Book Brahmin: Anthony Horowitz

British author Anthony Horowitz's childhood is the stuff of Dickens novels: his wealthy father, on the verge of bankruptcy, extracted the family fortune from Swiss banks, set up a new account under an alias, then died, leaving the family with no idea of the money's whereabouts. Clearly the seeds for riveting fiction were planted, as the Alex Rider series proves. The books have topped bestseller lists and have been translated into 28 languages. In Crocodile Tears, published last November by Philomel/Penguin, the eighth book starring the intrepid teenage hero, Alex takes on a criminal posing as a philanthropist who uses charitable donations as a means to an apocalyptic end (including black-tie card game fundraisers and exploding gel pens).
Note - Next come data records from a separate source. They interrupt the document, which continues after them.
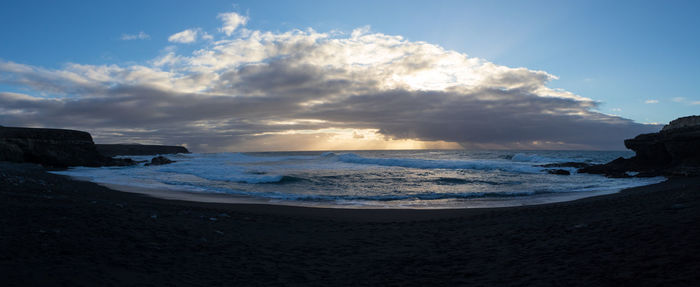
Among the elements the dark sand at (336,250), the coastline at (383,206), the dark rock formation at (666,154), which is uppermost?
the dark rock formation at (666,154)

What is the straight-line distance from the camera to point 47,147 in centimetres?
3216

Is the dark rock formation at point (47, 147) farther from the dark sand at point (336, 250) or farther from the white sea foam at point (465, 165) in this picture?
the white sea foam at point (465, 165)

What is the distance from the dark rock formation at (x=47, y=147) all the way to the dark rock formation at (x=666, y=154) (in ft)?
150

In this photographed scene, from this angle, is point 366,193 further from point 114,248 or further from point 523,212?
point 114,248

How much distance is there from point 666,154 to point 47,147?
5015cm

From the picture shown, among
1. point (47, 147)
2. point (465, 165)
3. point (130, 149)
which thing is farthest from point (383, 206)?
point (130, 149)

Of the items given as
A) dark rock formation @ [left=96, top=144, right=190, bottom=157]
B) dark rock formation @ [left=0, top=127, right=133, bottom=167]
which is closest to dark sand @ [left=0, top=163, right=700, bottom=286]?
dark rock formation @ [left=0, top=127, right=133, bottom=167]

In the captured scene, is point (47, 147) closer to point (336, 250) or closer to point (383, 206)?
point (383, 206)

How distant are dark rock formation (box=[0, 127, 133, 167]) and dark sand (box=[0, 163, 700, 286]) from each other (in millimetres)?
30855

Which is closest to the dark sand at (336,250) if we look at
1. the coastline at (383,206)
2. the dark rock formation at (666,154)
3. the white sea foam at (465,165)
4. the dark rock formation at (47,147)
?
the coastline at (383,206)

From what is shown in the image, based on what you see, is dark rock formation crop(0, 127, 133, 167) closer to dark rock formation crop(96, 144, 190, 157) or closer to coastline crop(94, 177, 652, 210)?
coastline crop(94, 177, 652, 210)

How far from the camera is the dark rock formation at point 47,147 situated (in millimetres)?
29673

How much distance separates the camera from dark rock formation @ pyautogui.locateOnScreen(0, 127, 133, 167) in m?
29.7

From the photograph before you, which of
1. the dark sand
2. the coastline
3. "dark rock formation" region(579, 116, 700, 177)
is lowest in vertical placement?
the coastline
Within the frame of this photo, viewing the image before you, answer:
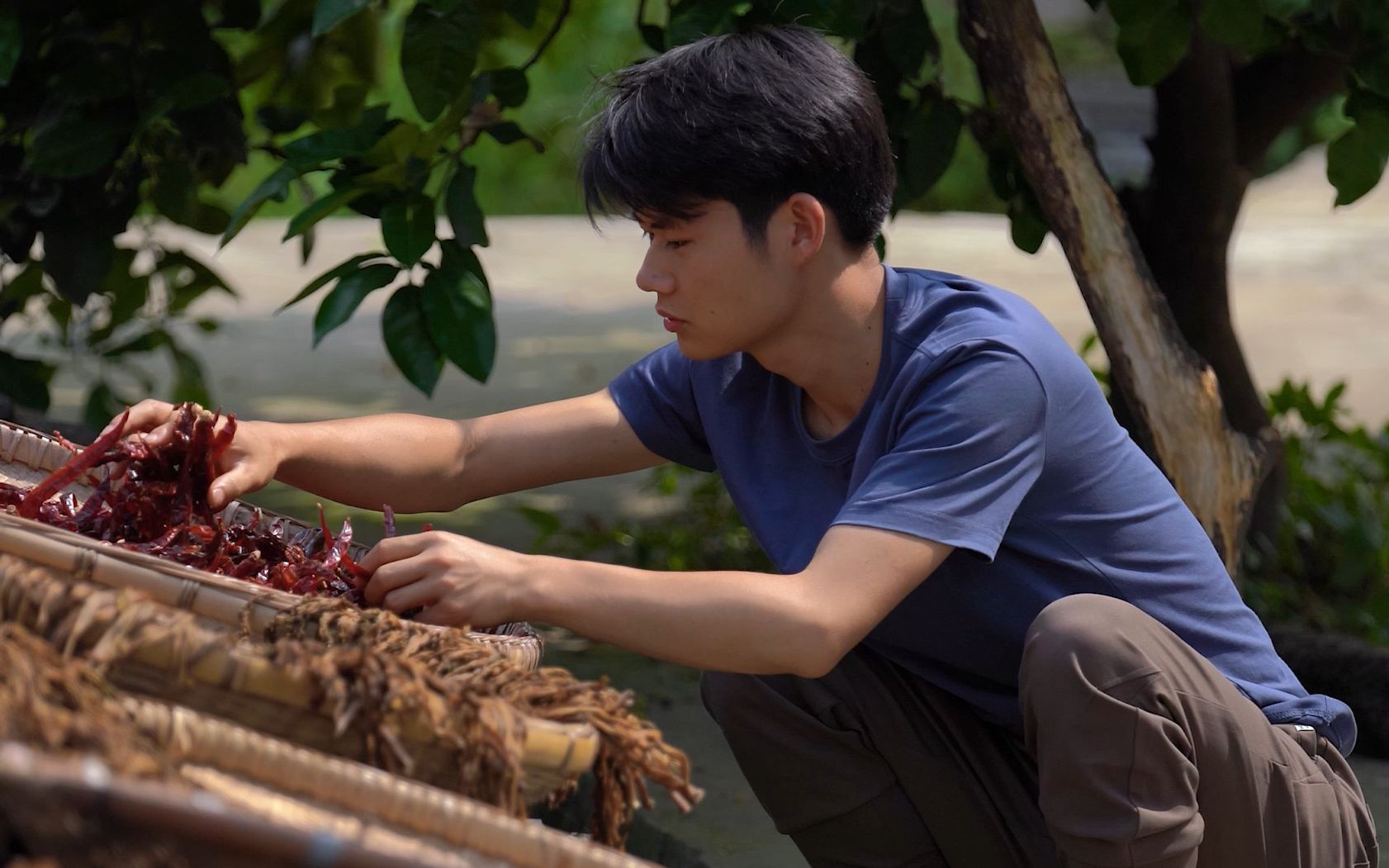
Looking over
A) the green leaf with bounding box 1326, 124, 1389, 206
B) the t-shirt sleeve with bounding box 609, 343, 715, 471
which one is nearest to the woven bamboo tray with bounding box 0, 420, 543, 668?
the t-shirt sleeve with bounding box 609, 343, 715, 471

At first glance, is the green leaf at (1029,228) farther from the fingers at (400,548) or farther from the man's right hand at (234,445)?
the fingers at (400,548)

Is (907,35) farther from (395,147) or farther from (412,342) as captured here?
(412,342)

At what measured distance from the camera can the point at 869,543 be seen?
167 centimetres

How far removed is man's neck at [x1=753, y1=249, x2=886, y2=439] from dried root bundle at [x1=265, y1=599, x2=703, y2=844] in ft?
2.19

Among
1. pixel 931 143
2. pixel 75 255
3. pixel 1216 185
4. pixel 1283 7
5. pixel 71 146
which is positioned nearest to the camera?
pixel 1283 7

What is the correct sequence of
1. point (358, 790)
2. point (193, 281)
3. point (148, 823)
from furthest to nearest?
1. point (193, 281)
2. point (358, 790)
3. point (148, 823)

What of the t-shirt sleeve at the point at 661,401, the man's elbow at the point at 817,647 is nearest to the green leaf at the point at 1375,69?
the t-shirt sleeve at the point at 661,401

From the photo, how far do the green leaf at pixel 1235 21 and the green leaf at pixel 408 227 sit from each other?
1271 millimetres

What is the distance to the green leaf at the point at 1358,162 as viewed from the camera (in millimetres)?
2742

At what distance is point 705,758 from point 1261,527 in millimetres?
1615

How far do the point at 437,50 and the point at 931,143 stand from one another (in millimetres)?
990

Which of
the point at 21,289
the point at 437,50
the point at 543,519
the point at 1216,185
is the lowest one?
the point at 543,519

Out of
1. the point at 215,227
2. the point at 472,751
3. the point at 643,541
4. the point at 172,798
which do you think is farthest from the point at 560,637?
the point at 172,798

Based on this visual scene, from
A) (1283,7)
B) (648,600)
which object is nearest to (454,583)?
(648,600)
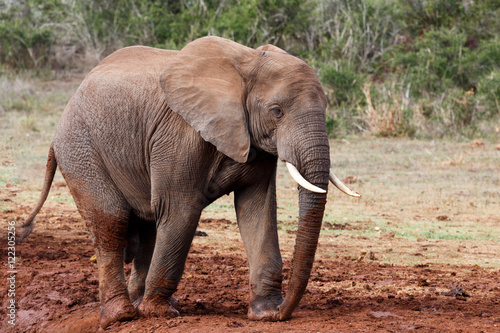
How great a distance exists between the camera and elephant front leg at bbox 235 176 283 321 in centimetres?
478

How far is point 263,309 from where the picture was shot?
4777 mm

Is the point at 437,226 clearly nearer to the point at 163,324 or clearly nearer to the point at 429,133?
the point at 163,324

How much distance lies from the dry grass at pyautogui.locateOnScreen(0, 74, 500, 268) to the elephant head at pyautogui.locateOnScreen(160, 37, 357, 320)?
3.09 metres

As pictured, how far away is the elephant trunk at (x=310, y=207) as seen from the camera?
4207 millimetres

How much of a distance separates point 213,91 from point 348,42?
57.1 feet

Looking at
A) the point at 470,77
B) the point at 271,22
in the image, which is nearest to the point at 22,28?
the point at 271,22

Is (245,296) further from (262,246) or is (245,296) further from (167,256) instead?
(167,256)

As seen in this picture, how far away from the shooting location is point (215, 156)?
4.64 metres

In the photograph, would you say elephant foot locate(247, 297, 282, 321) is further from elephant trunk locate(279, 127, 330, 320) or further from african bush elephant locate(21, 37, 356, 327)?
elephant trunk locate(279, 127, 330, 320)

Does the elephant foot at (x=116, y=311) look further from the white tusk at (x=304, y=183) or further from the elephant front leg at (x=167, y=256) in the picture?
the white tusk at (x=304, y=183)

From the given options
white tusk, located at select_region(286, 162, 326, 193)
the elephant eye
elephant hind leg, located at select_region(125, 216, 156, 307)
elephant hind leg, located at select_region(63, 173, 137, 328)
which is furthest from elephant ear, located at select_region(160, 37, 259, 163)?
elephant hind leg, located at select_region(125, 216, 156, 307)

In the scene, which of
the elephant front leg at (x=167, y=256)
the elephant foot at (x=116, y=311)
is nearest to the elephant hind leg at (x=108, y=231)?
the elephant foot at (x=116, y=311)

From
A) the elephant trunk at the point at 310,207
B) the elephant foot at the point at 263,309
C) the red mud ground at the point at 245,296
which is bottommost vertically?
the red mud ground at the point at 245,296

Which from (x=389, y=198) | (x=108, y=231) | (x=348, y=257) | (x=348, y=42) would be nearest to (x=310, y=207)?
(x=108, y=231)
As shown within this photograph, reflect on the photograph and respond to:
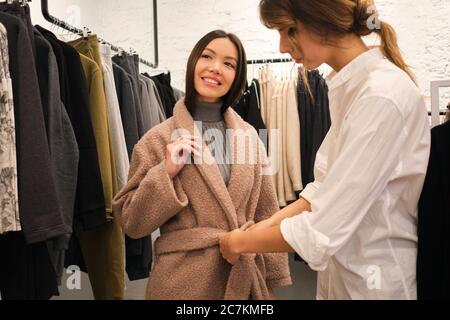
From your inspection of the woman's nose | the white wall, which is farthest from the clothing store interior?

If in ingenuity and spirit Alex Rider bears a resemblance to a certain 007, you'll soon see why....

On your nightstand now:

Under the Dome
by Stephen King. Lustrum by Robert Harris. Martin Chuzzlewit by Charles Dickens. Big fat reads for the Christmas vacation.

Favorite book when you were a child:

My reading life started with Hergé's adventures of Tintin. Then I moved on to Willard Price's Adventure series, which I simply devoured.

Your top five authors:

Charles Dickens, George Orwell, George Gissing, Ian Fleming, Stephen King

Book you've faked reading:

I claim to have read all of Dickens but actually have never got through Our Mutual Friend.

Book you're an evangelist for:

The Caine Mutiny
by Herman Wouk. A fantastic book for teenagers after they finish with YA literature, and one of the greatest books ever written about war.

Book you've bought for the cover:

Sorry. I've never bought a book for its cover.

Book that changed your life:

Goldfinger by Ian Fleming. Forty years later, it would inspire Alex Rider. Great cover, too, now I come to think of it.

Favorite line from a book:

"The past is a foreign country; they do things differently there." --opening of The Go-Between by L.P. Hartley

Favorite book on writing:

Adventures in the Screen Trade by William Goldman

Book you most want to read again for the first time:

The Lord of the Rings
. I tried it a second time and didn't enjoy it.